I feel like I just get it now. I get what is important. Love is important.

I love my life. I love my family. I love my village of people that I am fortunate enough to be surrounded by. I love all of you for reading this blog and bearing witness to this journey that is my life.

I get that I still have so much to be grateful for. I don’t have to worry about where my next meal will come from or where I will sleep at night. I know that I am safe in my day to day life. I don’t even have to go to work for all of this! My husband goes to work and I get to stay at home with my baby boy all day.

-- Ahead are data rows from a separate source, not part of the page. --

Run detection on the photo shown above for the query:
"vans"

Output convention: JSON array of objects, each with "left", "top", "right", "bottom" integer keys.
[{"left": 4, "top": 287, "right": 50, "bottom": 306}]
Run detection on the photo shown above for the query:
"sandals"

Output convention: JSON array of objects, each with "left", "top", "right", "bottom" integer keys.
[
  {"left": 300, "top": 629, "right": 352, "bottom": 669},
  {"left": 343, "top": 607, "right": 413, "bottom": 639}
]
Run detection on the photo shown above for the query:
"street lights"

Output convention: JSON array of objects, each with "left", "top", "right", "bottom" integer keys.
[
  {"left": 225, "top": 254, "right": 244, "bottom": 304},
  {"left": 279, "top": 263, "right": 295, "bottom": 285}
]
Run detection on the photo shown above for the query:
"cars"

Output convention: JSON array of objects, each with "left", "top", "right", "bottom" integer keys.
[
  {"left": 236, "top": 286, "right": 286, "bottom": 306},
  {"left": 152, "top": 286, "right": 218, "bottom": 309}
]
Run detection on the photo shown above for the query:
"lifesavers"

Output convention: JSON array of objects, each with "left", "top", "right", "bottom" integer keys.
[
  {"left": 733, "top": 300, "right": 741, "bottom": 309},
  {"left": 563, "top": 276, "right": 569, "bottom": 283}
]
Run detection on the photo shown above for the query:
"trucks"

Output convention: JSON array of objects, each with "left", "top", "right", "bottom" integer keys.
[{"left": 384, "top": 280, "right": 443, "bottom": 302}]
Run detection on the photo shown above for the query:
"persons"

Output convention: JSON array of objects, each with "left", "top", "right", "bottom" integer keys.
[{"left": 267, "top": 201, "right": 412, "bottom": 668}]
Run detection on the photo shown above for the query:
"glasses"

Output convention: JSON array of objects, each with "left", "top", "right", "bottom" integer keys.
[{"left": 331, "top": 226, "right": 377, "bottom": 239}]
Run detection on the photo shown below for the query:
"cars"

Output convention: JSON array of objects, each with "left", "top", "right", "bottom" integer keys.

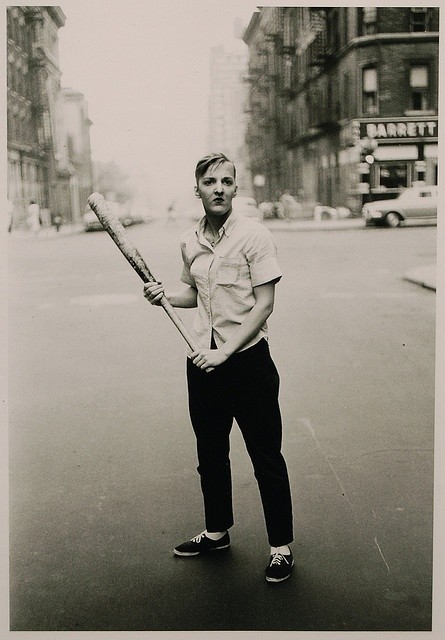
[{"left": 84, "top": 202, "right": 132, "bottom": 231}]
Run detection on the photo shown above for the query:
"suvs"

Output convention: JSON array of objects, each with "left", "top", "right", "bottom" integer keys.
[{"left": 361, "top": 181, "right": 440, "bottom": 228}]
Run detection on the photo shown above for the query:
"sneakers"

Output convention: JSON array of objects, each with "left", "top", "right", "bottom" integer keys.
[
  {"left": 265, "top": 549, "right": 294, "bottom": 584},
  {"left": 173, "top": 530, "right": 230, "bottom": 555}
]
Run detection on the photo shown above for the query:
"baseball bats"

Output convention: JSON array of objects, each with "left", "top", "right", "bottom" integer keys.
[{"left": 86, "top": 191, "right": 215, "bottom": 376}]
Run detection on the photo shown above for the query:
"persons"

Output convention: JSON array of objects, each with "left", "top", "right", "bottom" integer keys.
[
  {"left": 27, "top": 200, "right": 40, "bottom": 237},
  {"left": 143, "top": 153, "right": 295, "bottom": 584}
]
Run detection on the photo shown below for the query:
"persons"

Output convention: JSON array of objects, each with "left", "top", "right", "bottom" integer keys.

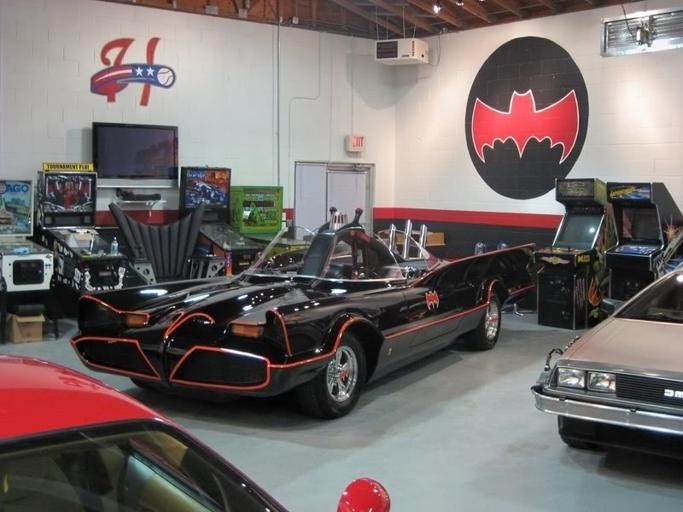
[
  {"left": 48, "top": 181, "right": 64, "bottom": 209},
  {"left": 73, "top": 181, "right": 88, "bottom": 207},
  {"left": 61, "top": 182, "right": 79, "bottom": 209}
]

Plus, I reluctantly am still optimistic. It would probably be easier if I wasn’t. My heart sinks every time I get bad news regarding my diagnosis/prognosis. But, I honestly just can’t help but feel hopeful.

I think it will be fine. And, even if it isn’t fine and I die, I honestly think it will still be okay. I don’t know. I just do. As my wise older brother says, it’s all just carbon anyways.

As I write this, I realize now that maybe I am not too reluctant about eternally being optimistic. But, it is too good of a title for a blog, so I’m not going to change it now!

That’s it for now dear readers. I’m going to go enjoy the rest of my evening. I hope you all reading this enjoy the rest of your day as well. As always, love and light to you all.

Now that I am done with my course of prednisone, I will probably be posting more sporadically. My goal is to still do at least one post a week, but if you want to know when I post a new entry please add yourself to get email updates for this. Also, I seem to be reaching my new equilibrium with my new medication – the extreme exhaustion I wrote about last week seemed to be more from a crash that resulted from finishing my prednisone taper than from my new medication. Yay! The aches and pains I have been having have seemed to subside as well. But, you could all probably tell I’m feeling better by the tone of this blog entry! More love and light to you all!